**課題内容:**
**A)** 出典抜粋の「自治体における合計特殊出生率」から始めて「が整っているという点である。」まで続く範囲を、一字一句変えずに書き写せ。
**B)** 次の(i)〜(iii)が出典抜粋の内容と一致するかを「はい」か「いいえ」で判定し、それぞれ根拠となる出典抜粋の語句をそのまま引用せよ。(i) 2024年の日本人の社会増減は増加であった。(ii) 合計特殊出生率の分母には未婚女性も含まれる。(iii) 合計特殊出生率の上位は京都府、大阪府、東京都などの都市部に集中している。

出生数激減への危機感を強めよ 工藤豪(日本大学文理学部非常勤講師)

総務省によれば、2024年10月1日現在の全国人口は1億2380万2000人で前年比55万人の減少、うち日本人は1億2029万6000人で前年比89万8000人の減少となった。また、2024年の社会増減は34万人の増加だが、日本人は2000人の減少であり、外国人の34万2000人増加が大きい。一方、自然増減は89万人の減少(出生数72万人、死亡数161万人)、であり、過去最大の減少幅となった。危惧すべきは出生数の著しい減少であり、日本人のみでは出生数が69万人前後と予想され、70万人を割ることが確実視される。

合計特殊出生率に地域差

出生の動向を説明する時、出生数とともに用いられる指標が合計特殊出生率である。合計特殊出生率とは、1人の女性が生涯に産む子ども数の平均を示すが、ある年の女性の年齢別出生数を同年齢の女性人口で除した数値である年齢別出生率を計算し、この値を15歳から49歳の年齢範囲で足し上げた値である。

2018年から2022年における市区町村別にみた合計特殊出生率をみると、上位は鹿児島県と沖縄県の離島や人口の少ない町村、長崎県や熊本県も含めた九州に集中している。20歳代で結婚、出産して子どもを3人以上持つ世帯が多くなっているのは、歴史的、文化的な要因によるところが大きいといえよう。しかし、若年層の流出傾向により、合計特殊出生率は高くとも出生数は減少している自治体が少なくない。

一方、下位は京都府、大阪府、東京都などの都市部に集中しており、これは未婚者の流入が著しいことに起因する。合計特殊出生率の分母には未婚女性も含まれるため、進学や就職等で多くの未婚女性が転入してくる都市部は合計特殊出生率が低くなる。故に都市部では、合計特殊出生率は低いが出生数は増加傾向もしくは一定数を維持している自治体も少なくない。

自治体の特性に応じた重点施策を

自治体における合計特殊出生率の地域差に関して、これまで定量的な分析や典型自治体へのヒアリング調査結果の比較分析などが行われてきた。その中で、出生数を一定数維持するとともに合計特殊出生率が高い自治体においては、子育て支援施策の充実している自治体も多い。しかし、その他にも以下の重要な特徴が共通して存在する。まず、企業誘致等に成功し若者の雇用先を確保している。そして、JRや高速道路が通るなど交通の要衝に位置しており利便性が高い。最後に大都市のベッドタウン的役割を担い住宅環境が整っているという点である。

**表示行:**
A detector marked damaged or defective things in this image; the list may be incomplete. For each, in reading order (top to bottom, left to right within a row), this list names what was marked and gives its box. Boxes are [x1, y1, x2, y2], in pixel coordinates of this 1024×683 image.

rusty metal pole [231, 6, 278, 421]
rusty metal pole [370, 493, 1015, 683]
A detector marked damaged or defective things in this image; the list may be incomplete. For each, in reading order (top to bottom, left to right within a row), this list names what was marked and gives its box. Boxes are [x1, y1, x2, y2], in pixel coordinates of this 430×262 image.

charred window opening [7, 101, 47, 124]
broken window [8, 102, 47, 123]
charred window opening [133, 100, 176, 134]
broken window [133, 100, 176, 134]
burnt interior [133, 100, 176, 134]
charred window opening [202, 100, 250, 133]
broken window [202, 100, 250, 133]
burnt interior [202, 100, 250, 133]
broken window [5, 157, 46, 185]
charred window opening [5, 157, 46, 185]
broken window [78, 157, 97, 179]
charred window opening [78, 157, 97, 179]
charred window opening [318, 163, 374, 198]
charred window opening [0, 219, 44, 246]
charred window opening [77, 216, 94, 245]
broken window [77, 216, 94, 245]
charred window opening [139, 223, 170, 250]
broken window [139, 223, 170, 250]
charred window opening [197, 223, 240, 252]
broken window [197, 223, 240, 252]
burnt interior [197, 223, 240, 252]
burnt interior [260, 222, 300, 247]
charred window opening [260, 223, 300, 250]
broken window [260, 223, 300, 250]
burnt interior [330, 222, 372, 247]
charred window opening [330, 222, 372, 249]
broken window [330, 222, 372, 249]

* * *

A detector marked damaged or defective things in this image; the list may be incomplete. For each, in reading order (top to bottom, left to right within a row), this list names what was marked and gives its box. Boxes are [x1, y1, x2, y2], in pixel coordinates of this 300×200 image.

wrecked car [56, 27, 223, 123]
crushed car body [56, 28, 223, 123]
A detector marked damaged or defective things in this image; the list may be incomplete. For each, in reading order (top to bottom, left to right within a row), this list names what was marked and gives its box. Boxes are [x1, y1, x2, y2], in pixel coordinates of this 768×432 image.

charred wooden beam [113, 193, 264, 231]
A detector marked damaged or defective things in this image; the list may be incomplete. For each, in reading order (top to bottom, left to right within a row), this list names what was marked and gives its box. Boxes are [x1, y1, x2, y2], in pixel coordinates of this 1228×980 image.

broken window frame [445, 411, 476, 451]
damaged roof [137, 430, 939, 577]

**解答一覧:**
**A)**
自治体における合計特殊出生率の地域差に関して、これまで定量的な分析や典型自治体へのヒアリング調査結果の比較分析などが行われてきた。その中で、出生数を一定数維持するとともに合計特殊出生率が高い自治体においては、子育て支援施策の充実している自治体も多い。しかし、その他にも以下の重要な特徴が共通して存在する。まず、企業誘致等に成功し若者の雇用先を確保している。そして、JRや高速道路が通るなど交通の要衝に位置しており利便性が高い。最後に大都市のベッドタウン的役割を担い住宅環境が整っているという点である。

**B)**
(i) いいえ。「日本人は2000人の減少であり」
(ii) はい。「合計特殊出生率の分母には未婚女性も含まれる」
(iii) いいえ。「下位は京都府、大阪府、東京都などの都市部に集中しており」